Pictures in the records below must be left out. Return exactly the lines from the line with "Аниме Любовь, Chunibyo" to the line with "THE CORRS - Best", both included.

- [Data extract]
--- START ---

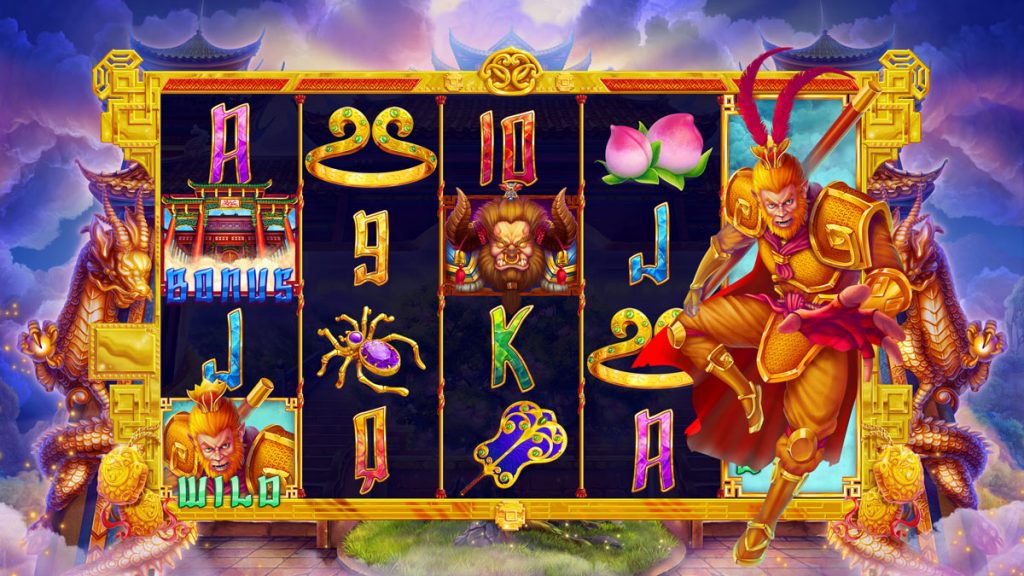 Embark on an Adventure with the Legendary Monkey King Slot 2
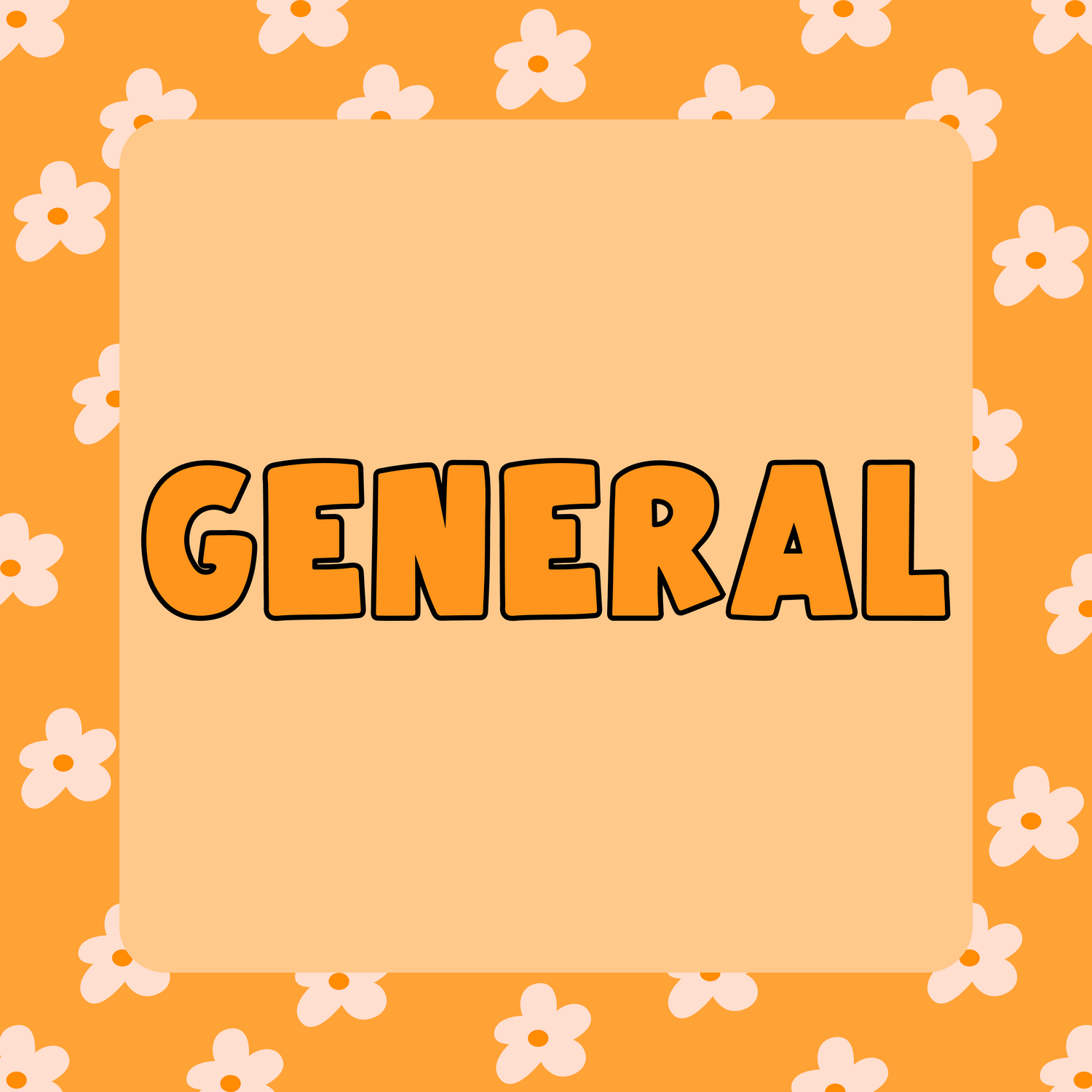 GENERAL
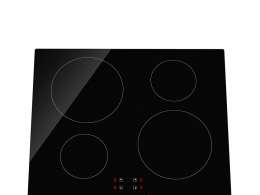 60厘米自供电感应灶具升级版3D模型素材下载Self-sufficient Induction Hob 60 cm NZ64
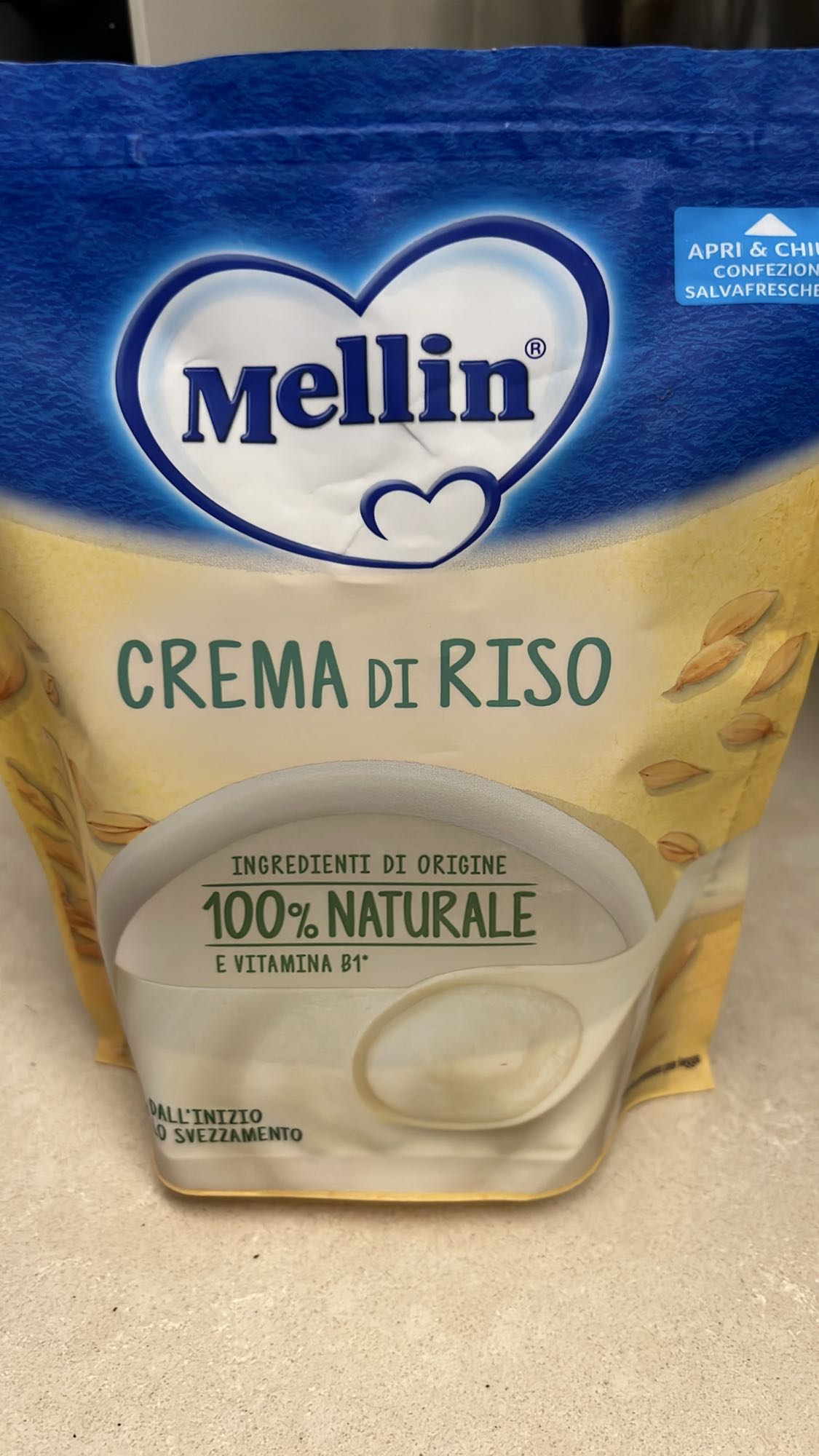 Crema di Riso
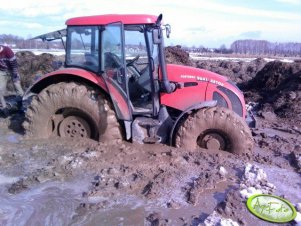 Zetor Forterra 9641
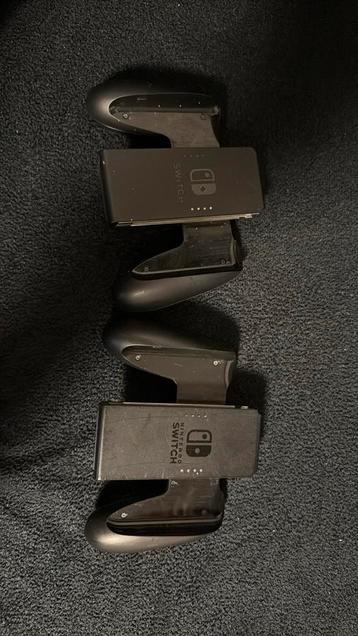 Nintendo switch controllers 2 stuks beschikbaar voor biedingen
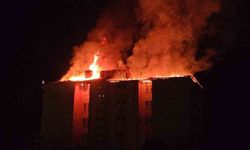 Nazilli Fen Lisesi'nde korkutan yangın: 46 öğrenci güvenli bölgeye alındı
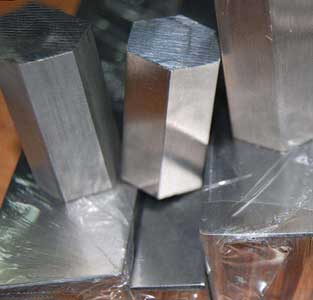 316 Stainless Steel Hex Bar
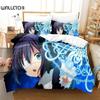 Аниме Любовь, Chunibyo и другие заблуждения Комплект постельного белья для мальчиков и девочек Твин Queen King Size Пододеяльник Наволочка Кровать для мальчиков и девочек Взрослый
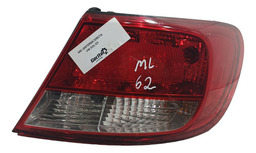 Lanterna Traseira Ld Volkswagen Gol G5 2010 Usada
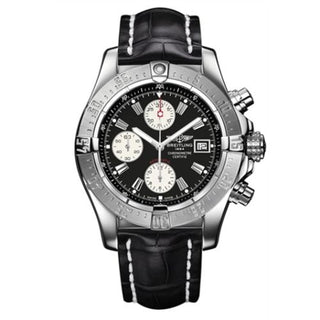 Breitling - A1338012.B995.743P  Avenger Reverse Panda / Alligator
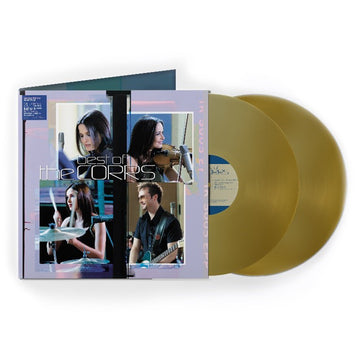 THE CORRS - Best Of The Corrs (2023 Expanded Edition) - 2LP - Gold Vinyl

--- END ---
--- START ---

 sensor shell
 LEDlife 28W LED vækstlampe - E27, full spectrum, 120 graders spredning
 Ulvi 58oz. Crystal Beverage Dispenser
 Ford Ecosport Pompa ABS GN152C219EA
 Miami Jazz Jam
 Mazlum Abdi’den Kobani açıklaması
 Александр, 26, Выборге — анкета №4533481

--- END ---

- [Response to this exercise]
 Аниме Любовь, Chunibyo и другие заблуждения Комплект постельного белья для мальчиков и девочек Твин Queen King Size Пододеяльник Наволочка Кровать для мальчиков и девочек Взрослый
 Lanterna Traseira Ld Volkswagen Gol G5 2010 Usada
 Breitling - A1338012.B995.743P  Avenger Reverse Panda / Alligator
 THE CORRS - Best Of The Corrs (2023 Expanded Edition) - 2LP - Gold Vinyl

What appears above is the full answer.